EXERCISE BRIEF =
Output each record exactly, excluding pictures.

INPUT FOR THIS TASK =
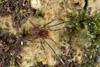 http://mczbase.mcz.harvard.edu/specimen_images/invertebrates/large/144013_Pellobunus_longipalpus_6.jpg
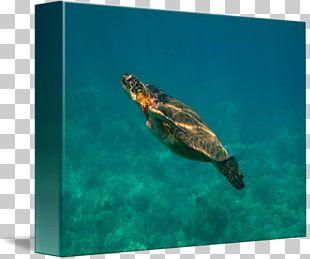 Loggerhead Sea Turtle Pond Turtles Marine Biology PNG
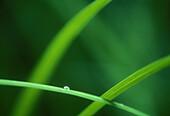 Abstract of grass blades and rain drop. Killarney PP. Ontario. Canada.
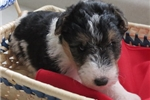 Picture of Foxterrier wire Jewel female 5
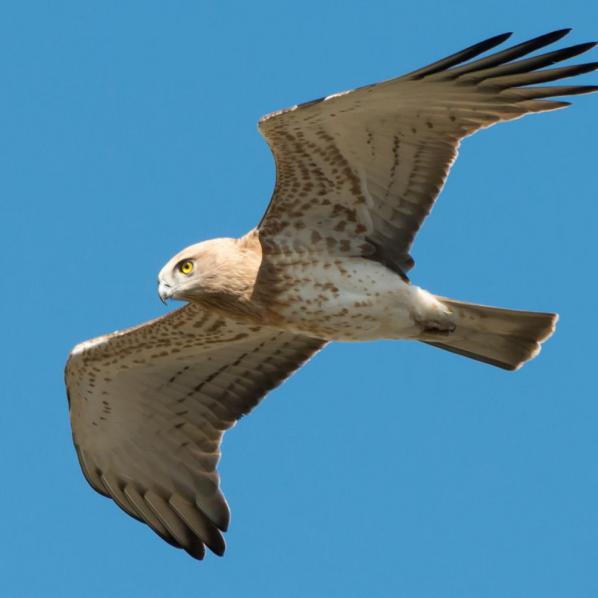 la ciercaète Jean-Le-Blanc en vol au domaine de Lacalm, dans l'Aude.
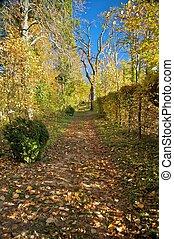 liget, út, alatt, ősz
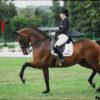 Верховая езда для начинающих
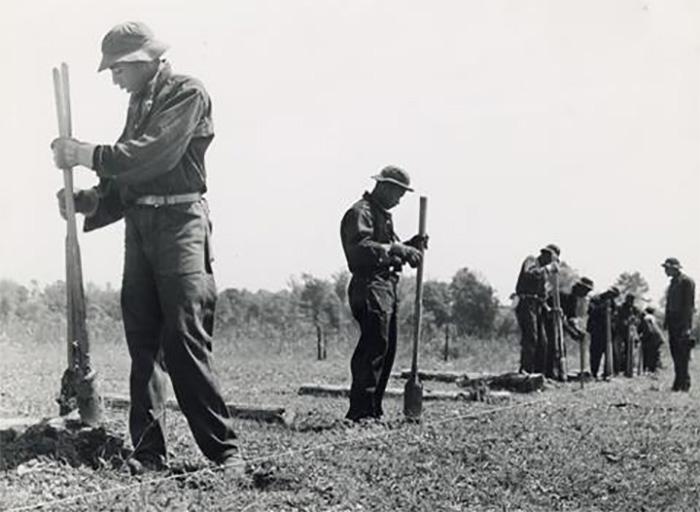 roosevelt agac ordusu zehirlenmesi - Roosevelt Ağaç Ordusu Zehirlenmesi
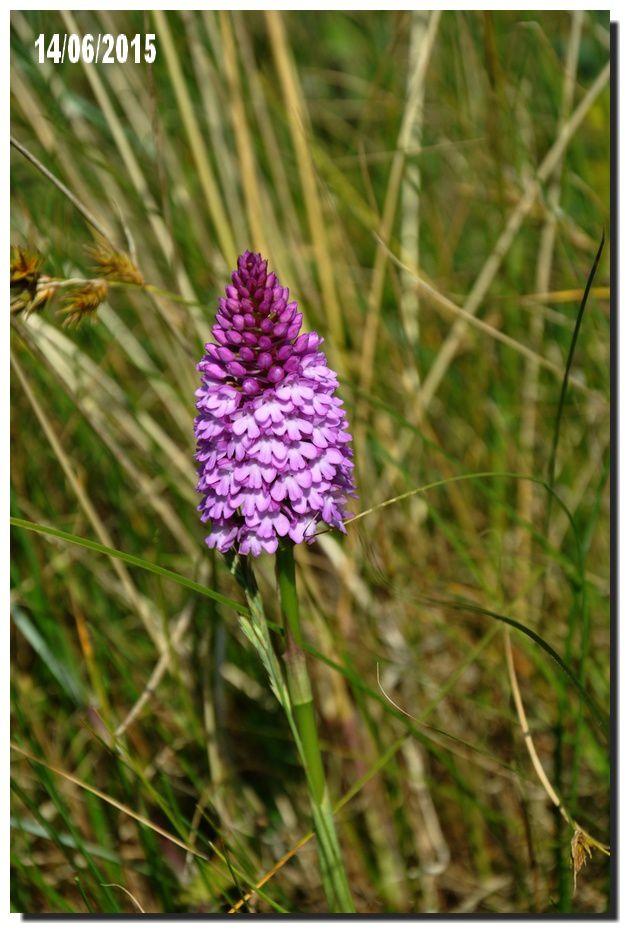 Val de Saire : des orchidées, l'orchidée des dunes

ANSWER SECTION =
 http://mczbase.mcz.harvard.edu/specimen_images/invertebrates/large/144013_Pellobunus_longipalpus_6.jpg
 Loggerhead Sea Turtle Pond Turtles Marine Biology PNG
 Abstract of grass blades and rain drop. Killarney PP. Ontario. Canada.
 Picture of Foxterrier wire Jewel female 5
 la ciercaète Jean-Le-Blanc en vol au domaine de Lacalm, dans l'Aude.
 liget, út, alatt, ősz
 Верховая езда для начинающих
 roosevelt agac ordusu zehirlenmesi - Roosevelt Ağaç Ordusu Zehirlenmesi
 Val de Saire : des orchidées, l'orchidée des dunes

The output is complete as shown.